Career executives get a transition primer

With the election outcome still in doubt last week, federal executives spent two days learning skills for surviving a presidential transition. Scholars, political appointees, policymakers and career executives shared their experiences, research, opinions and plain old common-sense advice during a seminar sponsored by the Senior Executives Association. "If the team doesn't hit the ground running, a lot of time can be lost [and] the honeymoon period can dissipate," said Kathleen Buto, a career executive at the Congressional Budget Office who has also served at the Health Care Financing Administration. "In the haste, you make mistakes." Buto, who has already weathered two presidential transitions, joined two other federal agency veterans on a panel that discussed changes in political leadership. "If you can't implement the policies of your new boss, it's time for a new job," said Frank Pugliese, who retired in September from his position as commissioner of the Federal Supply Service at the General Services Administration. New political appointees may be hesitant to trust managers who served under a prior administration, panelists said, so federal managers should focus on earning the new bosses' trust. "We're not the politicians, but we know about the politics of an issue," Buto said.
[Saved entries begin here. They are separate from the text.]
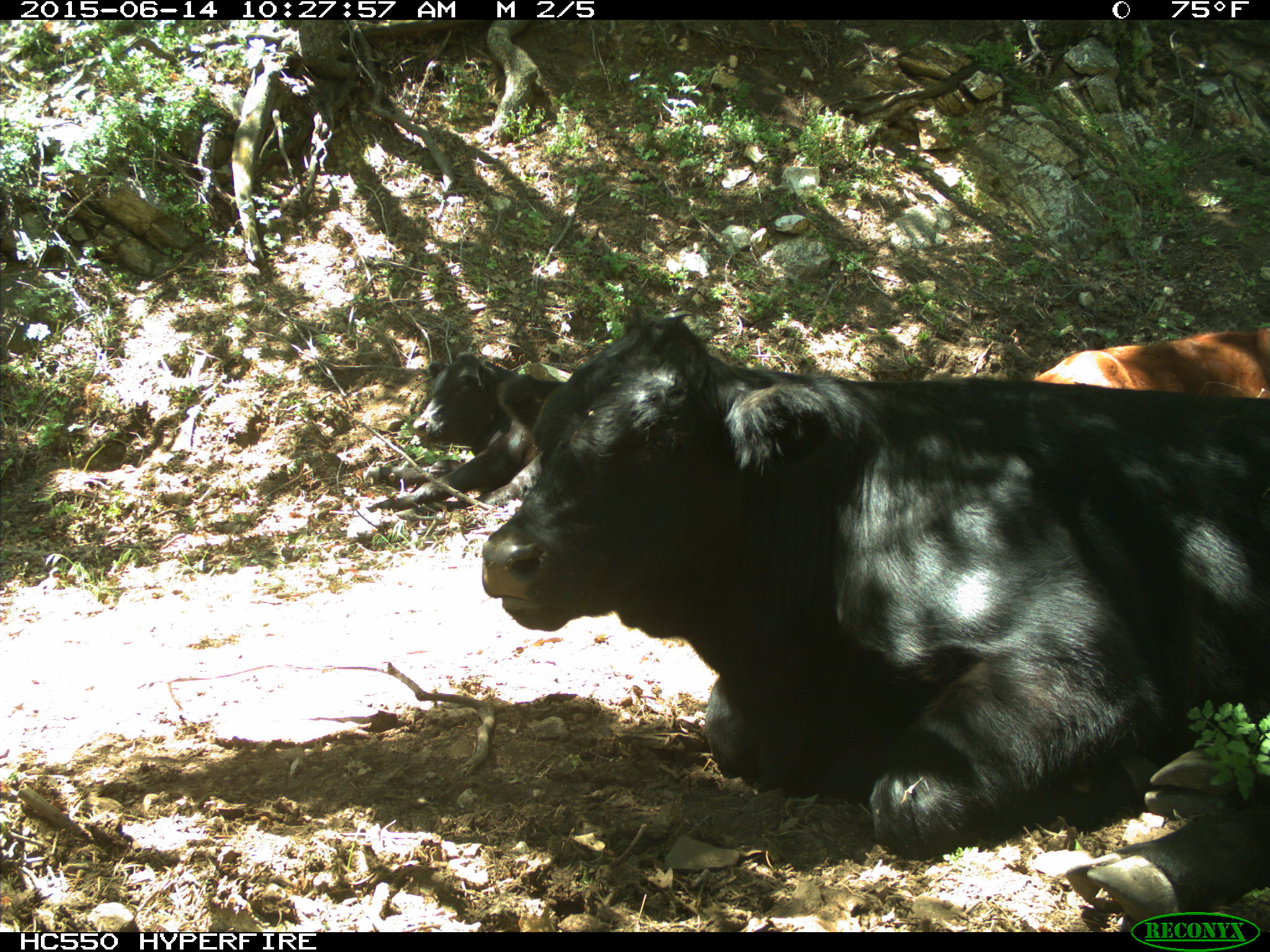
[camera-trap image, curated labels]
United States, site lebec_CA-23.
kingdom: Animalia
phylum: Chordata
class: Mammalia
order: Artiodactyla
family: Bovidae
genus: Bos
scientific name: Bos taurus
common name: domestic cow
Career executives need to put themselves in political appointees' shoes, one panelist said. "The incoming staff really needs you, but they don't want you to know how much they need you," said W. Harrison Welford, who served on two presidential transition teams and advised President Clinton on his transition in 1992. Work hard to smooth the way for your new boss, panelists said. Provide background information, offer advice, communicate and, most importantly, interact with your new boss. "It is a terrible mistake for political appointees to just surround themselves with other political appointees," said Harriett Babbitt, deputy administrator of the Agency for International Development. "View each encounter as an opportunity to build trust between both sets of folks." In the end, the biggest assets of career executives are first-rate skills and professionalism, panelists said. "It isn't which pay system that you're under," said Harold Gracey, former chief information officer at the Department of Veterans Affairs. "It's whether or not you can do your job."